Poi, Francesco sentì scemare la pressione dello sfintere attorno al proprio cazzo, allora capì che Marco era pronto e cominciò lentamente a muoversi: lentamente, un centimetro alla volta, valutando i gemiti che sentiva provenire da Marco, e accelerando l’andatura via via che li sentiva trasformarsi in sospiri di piacere, finché si ritrovò a pompargli nel culo con tutta la sua gagliardia.
“Che bello, Fra, cazzo, che bello! – ansimava, mentre lo sfilava quasi tutto e poi glielo rifiondava dentro – Mi piace il culo… cazzo se mi piace! Te lo stai godendo il mio cazzo, vero? Sei proprio una puttana rotta in culo!”
Quelle parole crude lungi dal ferire la sensibilità di Francesco, lo portavano a livelli ancora più alti di libidine: con gemiti e sospiri sempre più accentuati, prese ad assecondare il ritmo di pompa dell’amico, andandogli incontro, nel momento del ritorno e strizzando lo sfintere, non appena riuscì a recuperarne il controllo. Il che non sfuggì a Marco, che si infiammò ancora di più.
“Sì, cazzo!... così, Fra, così … ti voglio puttana sotto di me… fai la puttana… fai la puttana per me!”
E Francesco faceva la puttana, dimenandosi sotto di lui, sguaiolando senza pudore per la goduria sconvolgente che quell’enorme cazzo gli stava procurando. Ogni tanto, si allungava la mano sotto per tastargli le palle, quando gli sbattevano contro il culo: gliele prendeva, gliele strizzava con forza ed erano nuovi lampi di straziante piacere.
Infine, i tempi furono maturi, l’orgasmo cominciò a montare:
“Oh, cazzo, sto per venire… Fra, sto per venire… voglio sborrarti dentro… voglio sborrarti nel culo… voglio sborrare in questo culo stretto da puttana!!!”
A quelle parole, Francesco si afferrò l’uccello e cominciò a menarselo furiosamente: gli piaceva godere con un cazzo piantato nel culo e gli bastarono due menate per venire, tale era l’eccitazione accumulata in quelle ore. La ritmica stretta del suo sfintere attorno al cazzo di Marco, fu il colpo di grazia anche per quest’ultimo, che cominciò a torcersi come in preda agli spasmi, mentre la sua sborra rompeva gli argini ed eiaculava con una raffica di poderose schizzate.

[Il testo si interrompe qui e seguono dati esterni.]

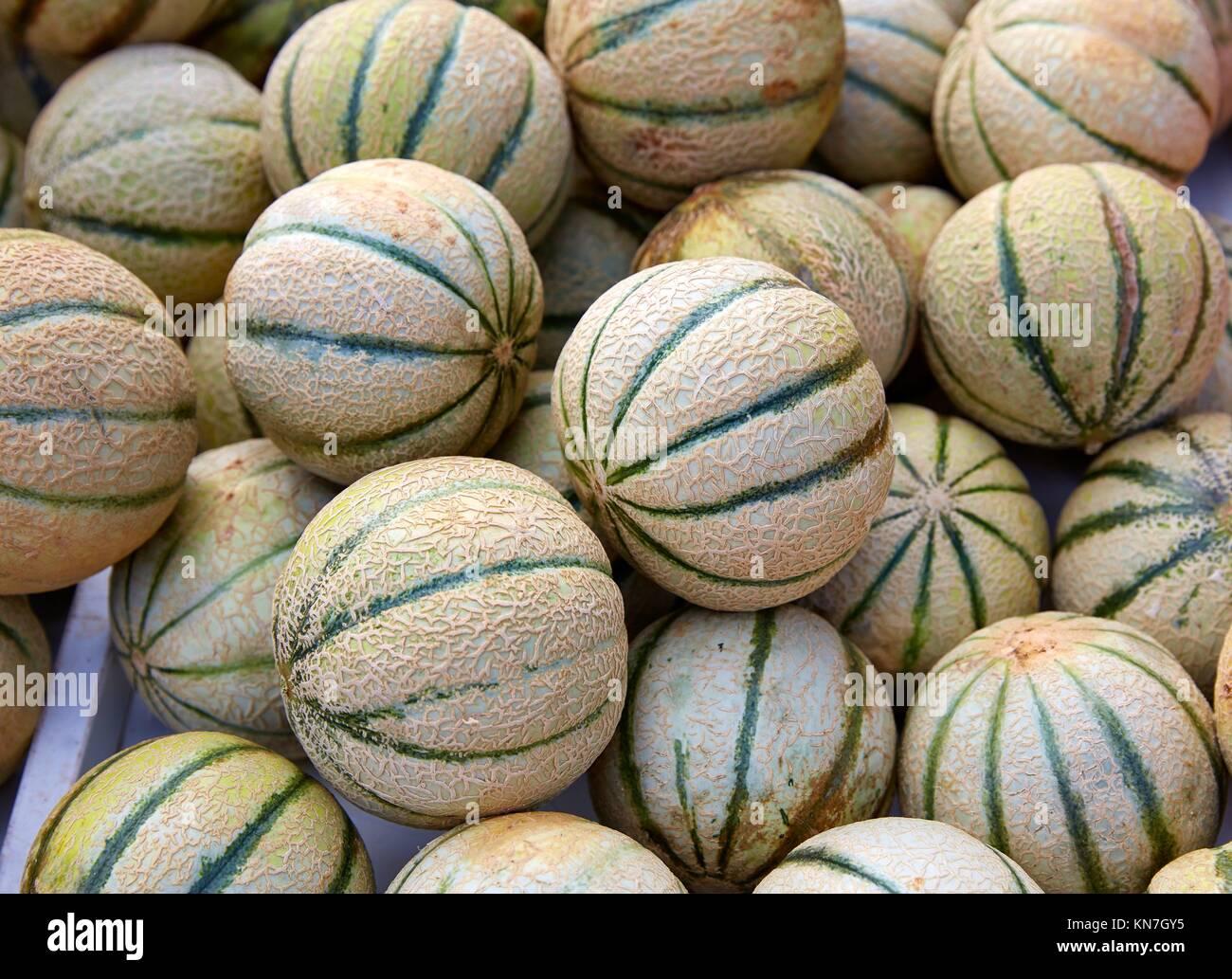 Melón Cantaloupe apilados en el marketplace. Imagen De Stock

“Sapevo che valeva la pena tenere d’occhio quel ragazzo, - pensò l’Autore, osservando Marco vibrare e torcersi in preda all’orgasmo, mentre sborrava nel buco stretto di Francesco – un vero animale da sesso. Bene, bene, è stata un’ottima scelta.”

Marco e Francesco erano riversi sul divano, ancora ansimanti. Il cazzo di Marco, tornato moscio, gli penzolava fra le cosce leggermente aperte, lasciando colare ancora un lungo filo lattiginoso. Si guardarono in faccia, senza dire niente e in realtà non c’era niente da dire, avevano entrambi ottenuto quello che desideravano.
“Come va?”, chiese Marco dopo un po’.
“Bene… - fece Francesco – Mi sento il culo un po’ indolenzito…”
“Fammi vedere come ti ho ridotto.”
Lo rovesciò di lato e gli sollevò una gamba, sbirciandogli nello spacco del culo.
“Madonna, Fra, te l’ho sfondato! – esclamò elettrizzato – T’ho aperto una voragine!”, e d’impulso ci ficcò dentro mezza mano.
Francesco sguaiolò a quella nuova intrusione e sperò che quella mano andasse ancora più dentro, sentendosi una vera puttana.
Marco se ne accorse e indugiò a ravanargli dentro, ritirando poi la mano, completamente bagnata di sborra e di umori. Aveva gli occhi lucidi di rinnovata eccitazione.
“Senti, Fra, - gli disse – è notte ormai: che ne dici di una doccia e poi due spaghetti aglio e oglio? Ti riporto a casa io, quando vuoi.”

“Forse è meglio che li lasci da soli. – disse allora l’Autore - Per me, ho visto abbastanza e anche loro avranno diritto a un po’ di riservatezza.”, e si alzò dalla sua scrivania, spegnendo il computer.